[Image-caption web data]
○ ○ ○ ○

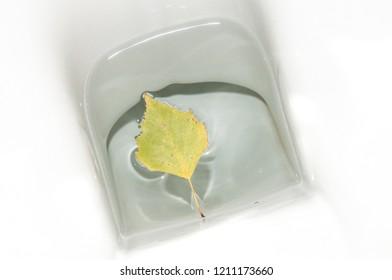 10.24.2018: Brackel, Germany: A leaf in a toilet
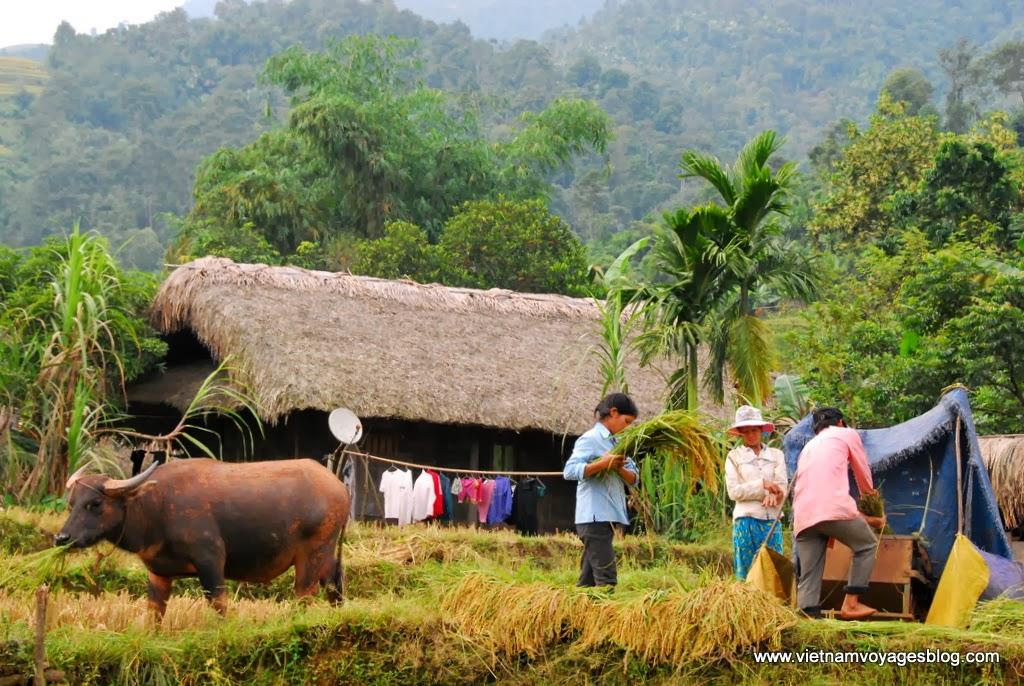 Vietnam Nord Ouest autrement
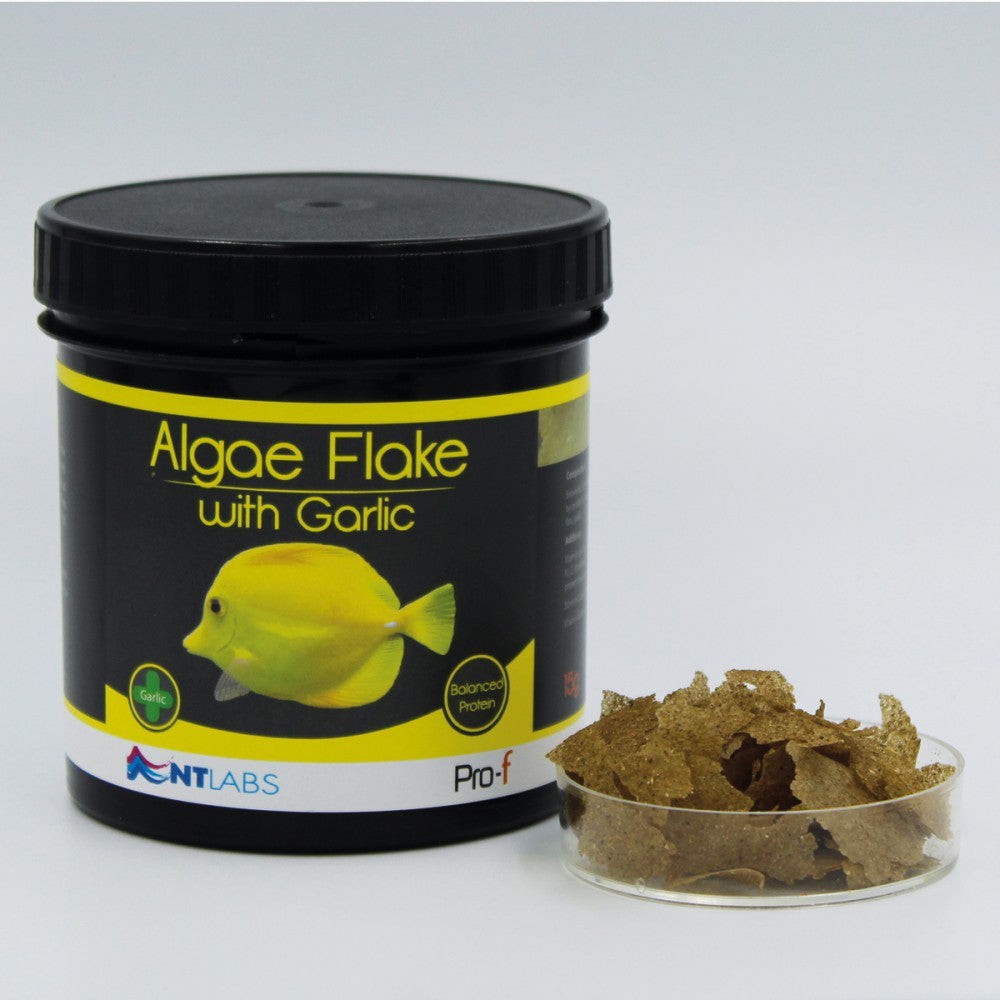 NT LABS Pro-F Algae Flake with Garlic 15g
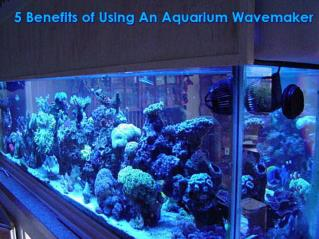 5 Advantages of Aquarium wavemaker
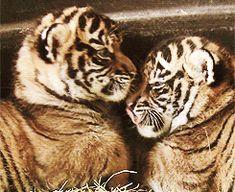 animals baby animals tigers tiger cubs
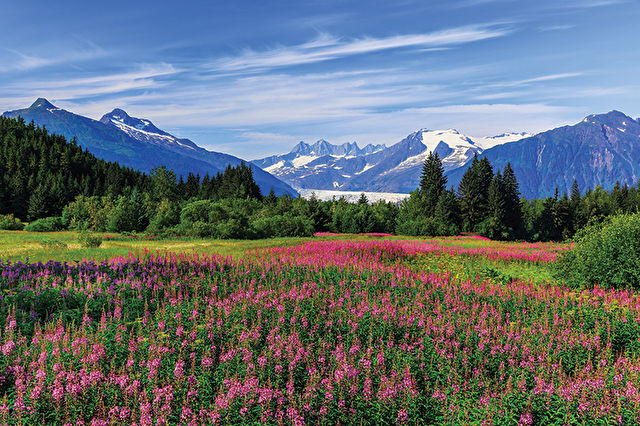 Ultimate Alaska & Pacific Northwest Fly-Cruise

○ ○ ○ ○

> **Task to carry out**
All lines from the one holding "NT LABS Pro-F Algae Flake with Garlic 15g" through the last line of the records need to be copied exactly, both ends included, and the pictures left behind.

> **Answer space**
 NT LABS Pro-F Algae Flake with Garlic 15g
 5 Advantages of Aquarium wavemaker
 animals baby animals tigers tiger cubs
 Ultimate Alaska & Pacific Northwest Fly-Cruise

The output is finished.